Donna gave her a hard look, the same one that withered seasoned gang members. “Ruth first,” she said.

Elise squared her shoulders, opened her mouth. From his seat, Phil took her hand. “C’mon, darlin’. We’re safe now.”

Elise glared at him. “Who does she think she is? She’s not in any kind of authority over us. She’s not—”

“Darlin’,” Phil murmured in his soft Southern voice. “We’re safe now.”

Elise exhaled and plopped down beside him, studiously avoiding eye contact with Donna. Donna shook her head and held her hands out to Ruth, who gingerly sat on the strap while they fastened her in.

Ruth was slow, but she made it. Everyone cheered, in the lifeboat and on the
Pandora
. Matt was next, glancing down anxiously at his father. Then the Alphabitch, then John, then Phil, then Donna.

Halfway up, as she hovered in the air, a sick, dizzy leadenness wrapped itself around her. She hugged the straps of the hoist as her head spun. She tried to focus on something—the lifeboat, now small and toylike, the sparkling green and purple water, once so gray and forbidding. The anticipation of a shower, and bed.

Her stomach lurched. She was positive she was going to be ill.

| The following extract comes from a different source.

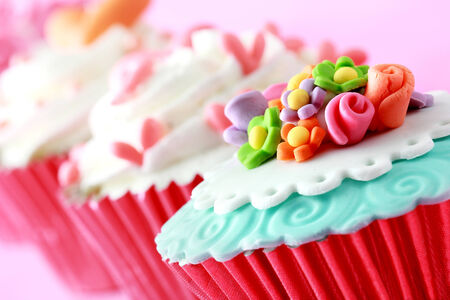close up of beautiful colorful wedding cupcakes photo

Someone spoke through the cheers and the hoots. People were banging things: pots and pans? Cameras clicked and flashed.

Someone spoke, and she swore she heard a familiar voice—whether man or woman, she couldn’t tell—heard the voice say,
She’s the one
.

“Donna? Donna?” John queried her. The hoist quivered as it raised her to deck level and stopped. He reached for her hand.

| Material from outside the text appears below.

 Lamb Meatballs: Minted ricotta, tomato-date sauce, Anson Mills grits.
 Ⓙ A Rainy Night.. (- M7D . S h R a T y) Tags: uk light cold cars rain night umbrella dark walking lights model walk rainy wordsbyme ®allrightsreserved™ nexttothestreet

“I’m okay.” She shook her head to clear it. “I’m fine.” Took a breath and unbuckled herself as hands reached to help her.

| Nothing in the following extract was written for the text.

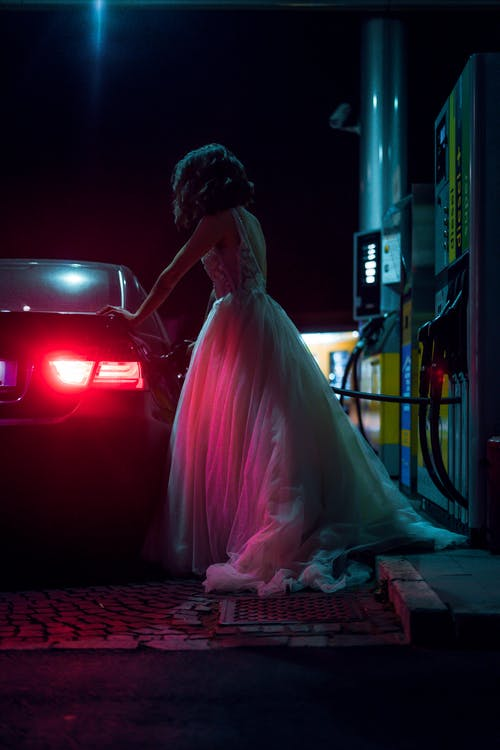 Woman in White Dress Fueling Car During Night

So many faces. She put her left foot on the deck and her
right knee buckled. Someone, not John, caught her arm and supported her; in the crush of well-wishers, she never did see who it was. The cheers in the cavernous space were deafening. Despite the fact that this was some kind of service entrance—a forklift was parked on the other side, and on the walls hung signs about union rules and OSHA and workman’s comp—a throng of passengers had pushed their way in. Camera shutters whirred and clicked and the ship’s horn rattled the metal posts that divided the room into halves. The press of bodies was suffocating.

“Stand back, stand back, please,” an official voice boomed. “A little air, please.”

The passengers obeyed, moving to either side of imaginary barriers and leaning over them to smile and wave and take pictures.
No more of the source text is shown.